A casual scan through Manuel Gonzales’ Soundcloud page reveals a lot about the way this Detroit producer chooses to operate. While some artists these days seem to be quite careful about what they put on their personal music channels, Gonzales shows off reams of irreverent doodles, sketches and skits created under the MGUN moniker alongside fully-fledged tracks. With the music on the page and the music he releases, the unifying thread is one of unruliness, where brazen synths come bowling forwards with their brow furrowed and the drums fall in laissez-faire patterns that wind up crafting new expressions of instinctive rhythm. That however might be a little too romantic a tone when talking about the rugged approach Gonzales takes.
Having previously appeared in collaboration with Kyle Hall as NSNT PRJCT as well in solo form on Wild Oats, now he joins forces across the pond with Semtek’s Don’t Be Afraid imprint, delivering a stark message of house and techno spoken in plain terms through rust-bucket equipment and recorded with live impulsiveness. While there may be an impressive number of layers and facets to the tracks on The Upstairs Apt, there’s no need for crafty editing or shifting dynamics throughout the duration.
Opening track “Let Conversation Take Place” delves into the deep house pool for its cues, largely defined by the drifting chord phrase that comes in and out of the mix. The scuffed drums follow a stiff, largely swingless path replete with appropriate fills, and a rounded square wave bass line lends a moody, acidic undercurrent to proceedings. These elements cycle throughout the track without much deviation, only guided by a strange slice of vocal matter that appears intermittently throughout, but largely the premise is a simple one. That those elements are communicated through strange, myriad noises glued together seems a moot point when the music still hits as directly as it does here.
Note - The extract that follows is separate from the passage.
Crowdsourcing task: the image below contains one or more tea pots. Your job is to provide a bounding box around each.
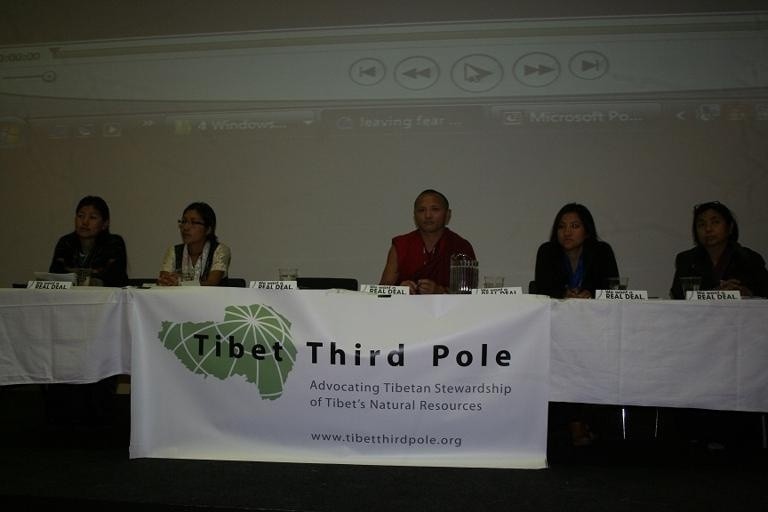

“Gas Chamber” is even more urgent in nature as it hurls itself in front of a juggernaut beat with accompanying roughneck synth line. It’s on this track you can hear a tangibly live approach, as the manic melody wobbles and warps, shifting key, waveform shape and release in the most ungracious of ways, bringing to mind an image of Gonzales hopping about energetically in his studio while sparring with his weapon of choice. “Westerns” flips the script somewhat with a beautifully realised beatless cut that lets the synthesiser freakery get into a wonderfully psychedelic bubble that comes on both warm and cosmic. It once again sounds like a doodle that made it to the final cut unedited, but there’s something quite relieving about hearing music this free of over-thinking.
It’s left to “Files React” to head back to a more familiar 4/4 territory, only for all familiarities to be dropped as the track roams off into a barren landscape populated by spartan hiccups of noise and effects, while the only discernible melodic element comes in a sputtering echo. It’s a fitting climax to an EP brimming with singular narratives, stewing well-worn ingredients for Detroit machine music and then serving them up in weird and mostly wonderful formations. Nestled among the likes of Kyle Hall and Omar-S, there’s no doubt where Gonzales is taking his lead from, but there seems to be an unlimited well of production talent emerging from the Motor City. While it’s a little late in the day to talk about reinventing the wheel, that’s not to say MGUN won’t be emblazoned on plenty more fetching circular objects to come.